Au Portugal, ne dites plus "précaires", dites "reçus verts". En portugais dans le texte, le système des "recibos verdes" a été mis en place en 1978 par le gouvernement socialiste de l'époque. A l'origine destiné aux professions libérales, ces coupons permettent aux professionnels de facturer leurs services.

"Reçus verts, futur noir" / DR
 

Sauf qu'avec la crise, ce système s'est répandu à l'ensemble du marché du travail. Plutôt que de signer un CDD ou un CDI, de nombreuses entreprise exigent un reçu vert de la part du salarié. Avantage pour l'employeur : aucune cotisation patronale à verser.

A l'inverse, le travailleur doit cotiser pour sa sécurité sociale et ses droits à la retraite. En moyenne, son salaire est amputé de 40 %, pour des droits quasi inexistants : pas d'allocations chômage, pas de congés payés, pas d'indemnités pendant un arrêt maladie. Cerise sur le gâteau : le travailleur peut se faire licencier à tout moment.

 

"Un système injuste"

Comédienne, Carla Bolito a très vite perçu les effets de la crise : moins de tournages, moins de projets au théâtre et des subventions réduites comme peau de chagrin. Parallèlement, le système des reçus verts est devenu la norme dans le monde du spectacle :

Avec les reçus verts, on verse 38% de nos salaires à l'Etat. Et ça, c'est quand on a la chance de travailler. Le reste du temps, on ne touche rien. C'est un système injuste. Aujourd'hui, la plupart des jeunes comédiens jouent gratuitement. Ils sont serveurs où travaillent dans des centres d'appel.

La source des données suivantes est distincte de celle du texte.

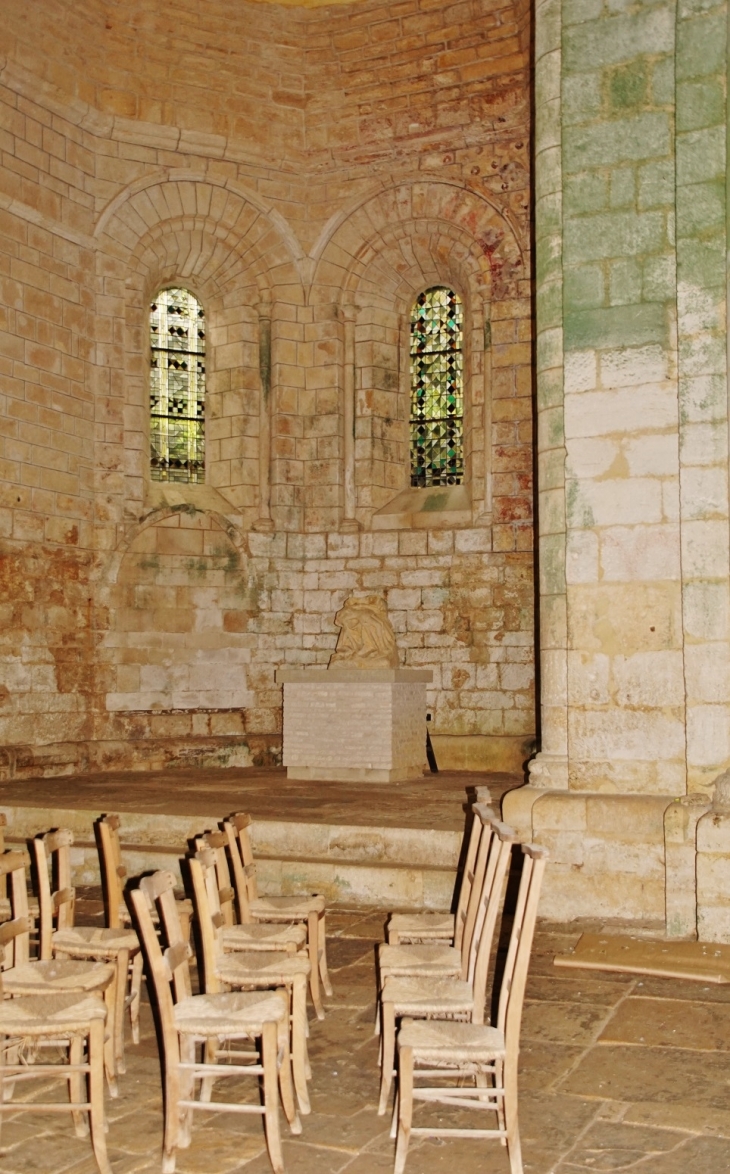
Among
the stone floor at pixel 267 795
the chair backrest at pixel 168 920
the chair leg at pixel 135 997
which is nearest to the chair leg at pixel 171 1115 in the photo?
the chair backrest at pixel 168 920

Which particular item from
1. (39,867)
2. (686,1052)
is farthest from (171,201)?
(686,1052)

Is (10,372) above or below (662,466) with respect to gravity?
above

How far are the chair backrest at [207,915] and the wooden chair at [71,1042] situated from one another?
15.6 inches

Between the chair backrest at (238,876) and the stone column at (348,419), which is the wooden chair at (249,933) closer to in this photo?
the chair backrest at (238,876)

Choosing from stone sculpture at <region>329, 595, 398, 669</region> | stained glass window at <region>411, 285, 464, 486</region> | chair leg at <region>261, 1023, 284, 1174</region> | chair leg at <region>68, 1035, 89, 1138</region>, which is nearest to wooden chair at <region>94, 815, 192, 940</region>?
chair leg at <region>68, 1035, 89, 1138</region>

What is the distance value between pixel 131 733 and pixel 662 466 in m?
6.48

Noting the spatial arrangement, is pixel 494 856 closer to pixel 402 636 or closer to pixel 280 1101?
pixel 280 1101

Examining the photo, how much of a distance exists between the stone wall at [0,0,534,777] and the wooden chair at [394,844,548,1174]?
7.22 meters

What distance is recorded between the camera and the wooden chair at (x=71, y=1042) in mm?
3049

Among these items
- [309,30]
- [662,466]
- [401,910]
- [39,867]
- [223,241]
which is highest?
[309,30]

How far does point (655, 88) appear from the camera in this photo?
5898 millimetres

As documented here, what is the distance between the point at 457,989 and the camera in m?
3.50

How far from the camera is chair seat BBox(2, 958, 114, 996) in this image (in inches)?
139

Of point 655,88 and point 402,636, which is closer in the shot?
point 655,88
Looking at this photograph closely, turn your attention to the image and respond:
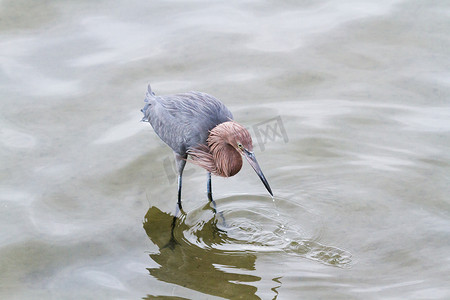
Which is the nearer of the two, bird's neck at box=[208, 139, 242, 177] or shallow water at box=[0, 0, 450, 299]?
shallow water at box=[0, 0, 450, 299]

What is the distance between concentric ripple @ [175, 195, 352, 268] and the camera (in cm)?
547

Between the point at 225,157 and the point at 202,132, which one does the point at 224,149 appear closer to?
the point at 225,157

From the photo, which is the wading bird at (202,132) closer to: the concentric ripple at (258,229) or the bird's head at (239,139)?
the bird's head at (239,139)

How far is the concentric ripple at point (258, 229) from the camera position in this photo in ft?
18.0

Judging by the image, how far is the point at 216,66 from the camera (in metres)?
8.33

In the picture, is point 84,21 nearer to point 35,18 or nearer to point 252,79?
point 35,18

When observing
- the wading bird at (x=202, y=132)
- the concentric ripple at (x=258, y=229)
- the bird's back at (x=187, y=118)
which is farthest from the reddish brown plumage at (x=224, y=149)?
the concentric ripple at (x=258, y=229)

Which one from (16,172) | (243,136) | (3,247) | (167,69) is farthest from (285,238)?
(167,69)

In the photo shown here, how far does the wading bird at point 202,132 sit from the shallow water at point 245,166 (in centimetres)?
51

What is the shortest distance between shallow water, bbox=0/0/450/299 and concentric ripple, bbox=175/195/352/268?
17mm

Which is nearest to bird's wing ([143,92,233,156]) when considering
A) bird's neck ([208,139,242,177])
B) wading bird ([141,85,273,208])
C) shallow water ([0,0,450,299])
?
wading bird ([141,85,273,208])

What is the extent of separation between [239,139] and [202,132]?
0.54 meters

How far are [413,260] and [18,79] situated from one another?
17.5ft

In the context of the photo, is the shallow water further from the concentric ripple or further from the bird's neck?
the bird's neck
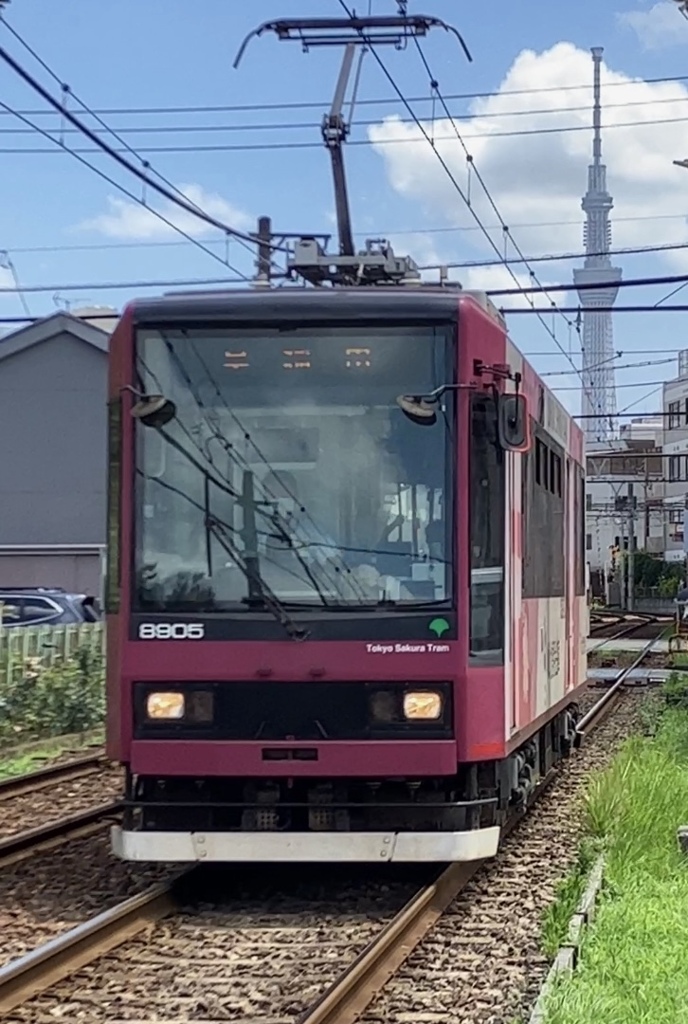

Pour ma part, j'ai dû vendre ma maison. 



 

Carla Bolito © Sébastien Sabiron


Créé en 2011, le collectif des Précaires Inflexibles défend cette génération de jeunes travailleurs vivant avec 500 euros par mois. Une génération qui peine à quitter le cocon familial, faute de pouvoir se payer un logement. 

Mobilisation contre les reçus verts, Lisbonne 2011 / CC Flickr ILC_recolhas


En 2013, les Précaires Inflexibles ont réuni 40 000 signatures leur permettant de présenter une loi au parlement contre les CDI déguisés en reçus verts. La proposition de loi a été acceptée. Une première victoire modeste, dans un pays ou le chômage des jeunes dépasse encore les 33%.